Document section section start
Where is hometown in the world of elastic geographies?
What is mother tongue in the era of mixed parentage?
In this, the first chapter from his new book, Homeless on Google Earth (Permanent Black), the historian, cricket writer and novelist Mukul Kesavan—son of B.S. Kesavan, the Mysore-born scholar who became the first Indian director of the National Library in New Delhi—writes on home in the wired world.
***
When I was 7 or 8, I asked my father where I was from.
Or what we were, which seemed, then, to amount to the same thing.
My father told me that I was a Kannadiga and that we were from Mysore, the name by which Karnataka was known in 1965. At the time I was a schoolboy in Delhi so the information was useful; “where are you from?” was the first question you were asked in class. The second question, but second only by a short head, was “what does your father do?”
My father was a librarian and his “native place” was contained, theoretically at least, within his name.
Document section section end
Dataset section section start
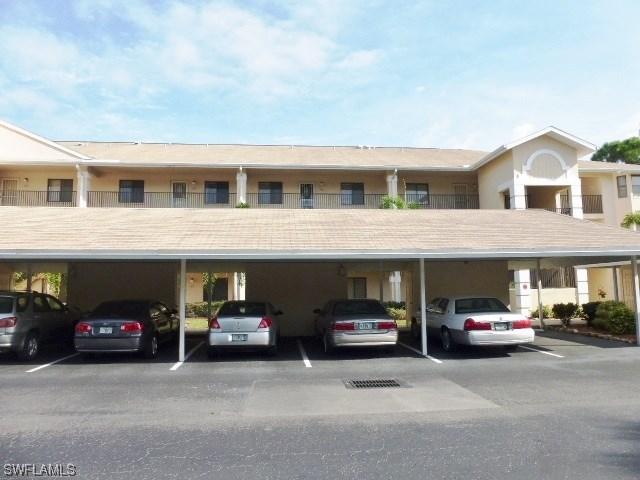 4120 Lorene Dr. #209, Estero, FL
Dataset section section end
● **Task 1**
In the essay on home in the wired world, by what name was Karnataka known in 1965?
● **Task 2**
Please pick up the essay on home in the wired world after its last sentence and continue it.

● **Response box 1**
Mysore

● **Response box 2**
South Indians (or Madrasis as they were known in Delhi in the 1960s) often had two initials before their names: the first indicated a place name, the second was often the father’s name. So B.S. Kesavan expanded into Bellary Shamanna Kesavan, which made me a Kannadiga from Mysore, and if a classmate wanted me to get more specific I could even supply an ancestral place name.
Only it wasn’t as cut and dried as it sounded.
My father, despite his name, felt no sense of belonging to Bellary. The name was an affectation, a lie: an ancestor who had achieved petty government rank had decided that it was grander to claim Bellary, a district capital, as home, rather than the obscure place to which he belonged, a tiny town called Bindiganavile.
When, towards the end of his life, he felt the need to return to his origins, my father led a little cavalcade of cars filled with members of his extended family to Bindiganavile where his ancestors had endowed a temple.
But even Bindiganavile wasn’t where he (or I) began.
There lurked a pre-Kannadiga identity and the clue to it lay in the fact that my father spoke Tamil fluently, as did his brothers.
Some ten years ago, I visited my uncle in Bangalore and found him in a rage. A militantly nativist movement had begun to attack “outsiders” in Bangalore, speciallyTamilians, allegedly because they didn’t identify with Karnataka’s language, Kannada, and continued to speak Tamil.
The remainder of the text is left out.